3. (Original post by W.H.T)
Hence or otherwise show that the equation:

cosx (cos2x/cosx + sinx) = 1/2, can be written as:

sin2x = cos2x

afterwards, how do I re-arrange to solve 'sin2x = cos2x', 0< x < 2pi
Divide both sides by cos2x to get tan2x =1

4. (Original post by W.H.T)
Hence or otherwise show that the equation:

cosx (cos2x/cosx + sinx) = 1/2, can be written as:

sin2x = cos2x

and afterwards, how do I re-arrange to solve 'sin2x = cos2x', 0< x < 2pi
multiply out the brackets...
cos2x + sinx cosx = 1/2

then use this identity...
sin(2x) = 2 sinx cosx

and then to solve divide both sides by cos(2x), so sin(2x)/cos(2x) = tan(2x) = 1.
5. (Original post by kat_s)
multiply out the brackets...
cos2x + sinx cosx = 1/2

then use this identity...
sin(2x) = 2 sinx cosx

and then to solve divide both sides by cos(2x), so sin(2x)/cos(2x) = tan(2x) = 1.

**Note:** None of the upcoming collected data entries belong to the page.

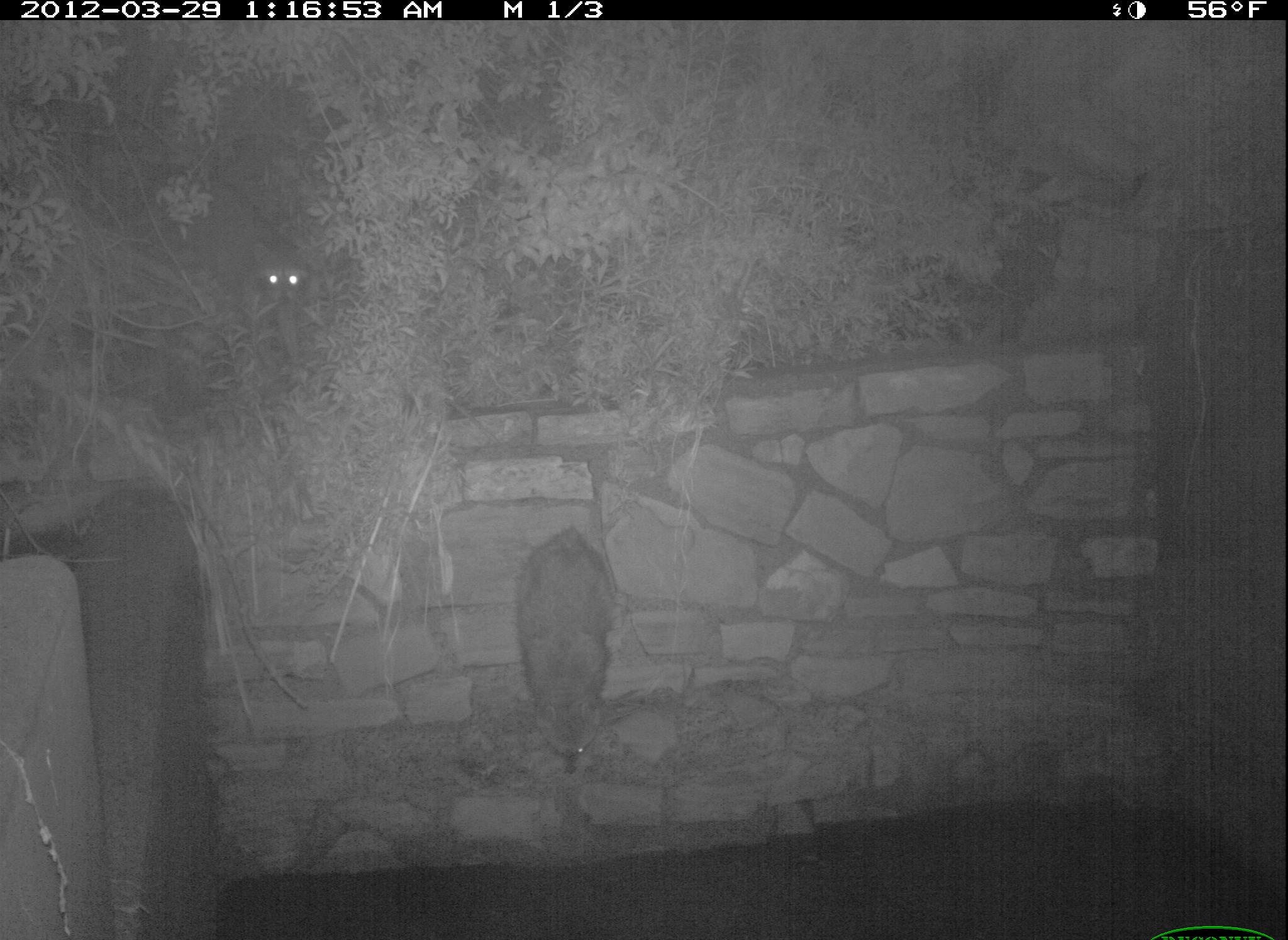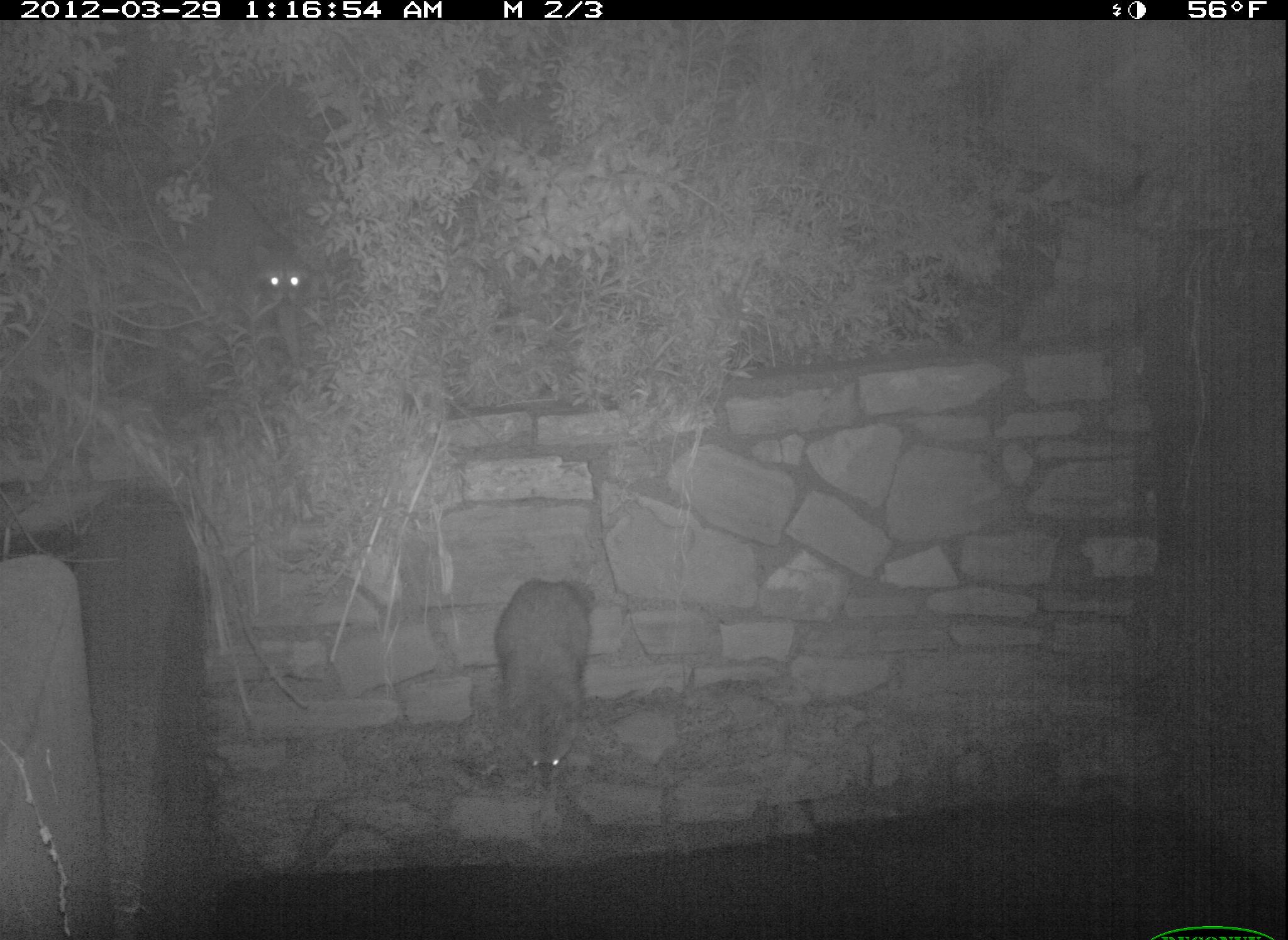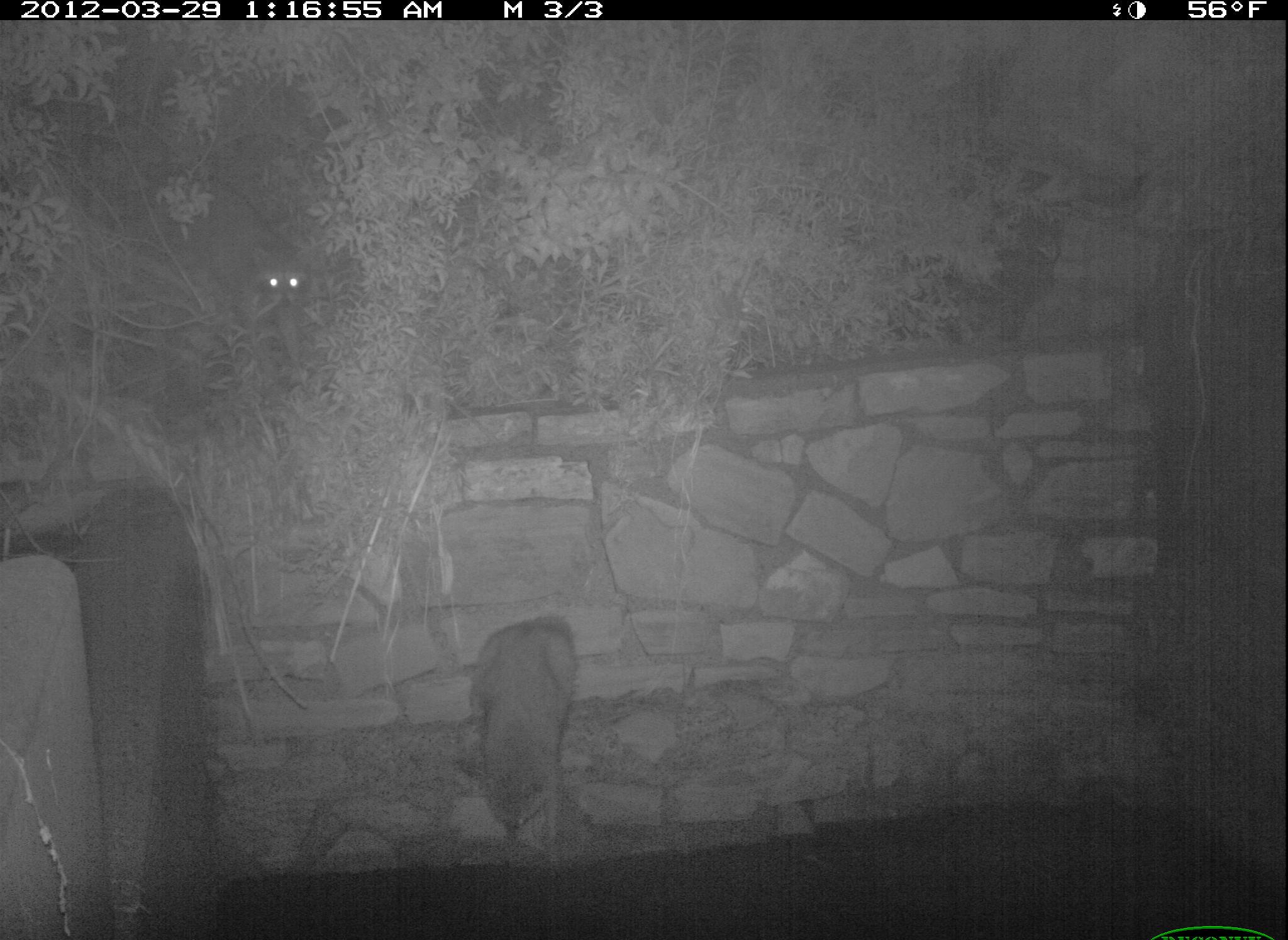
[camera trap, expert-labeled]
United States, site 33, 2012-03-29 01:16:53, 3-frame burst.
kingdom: Animalia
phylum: Chordata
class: Mammalia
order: Carnivora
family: Procyonidae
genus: Procyon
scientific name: Procyon lotor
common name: raccoon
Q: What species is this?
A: Raccoon (Procyon lotor).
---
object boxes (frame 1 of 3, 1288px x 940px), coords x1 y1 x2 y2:
raccoon: 175 171 325 382; 507 520 626 768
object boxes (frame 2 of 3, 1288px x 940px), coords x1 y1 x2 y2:
raccoon: 469 559 607 817; 180 177 314 370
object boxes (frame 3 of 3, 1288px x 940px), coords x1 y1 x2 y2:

for the first step of multiplying out the brackets, would I get:

cos^2 2x / cosx+sinx = 1/2
6. (Original post by Superman_Jr)
Divide both sides by cos2x to get tan2x =1

sin2x = cos2x

how can I divide by cos2x, because on the 'cos2x' side there is nothing multiplying it. So surely to get 'cos2x' to the other side, I would have to subtract by 'cos2x' ?
7. (Original post by W.H.T)
sin2x = cos2x

how can I divide by cos2x, because on the 'cos2x' side there is nothing multiplying it. So surely to get 'cos2x' to the other side, I would have to subtract by 'cos2x' ?
when you divide by cos2x, you'd be left with 1. And you can divide by cos2x as long as you do the same to both sides, the equation remains unchanged.
8. (Original post by W.H.T)
for the first step of multiplying out the brackets, would I get:

cos^2 2x / cosx+sinx = 1/2
cosx (cos2x/cosx + sinx) = 1/2

(cosx cos2x)/cosx + cosx sinx = 1/2

the cos x at the top and bottom of the first fraction cancel.

Unless you mean cosx (cos2x/(cosx +sinx)) for the original equation??
9. (Original post by kat_s)
cosx (cos2x/cosx + sinx) = 1/2

(cosx cos2x)/cosx + cosx sinx = 1/2

the cos x at the top and bottom of the first fraction cancel.

Unless you mean cosx (cos2x/(cosx +sinx)) for the original equation??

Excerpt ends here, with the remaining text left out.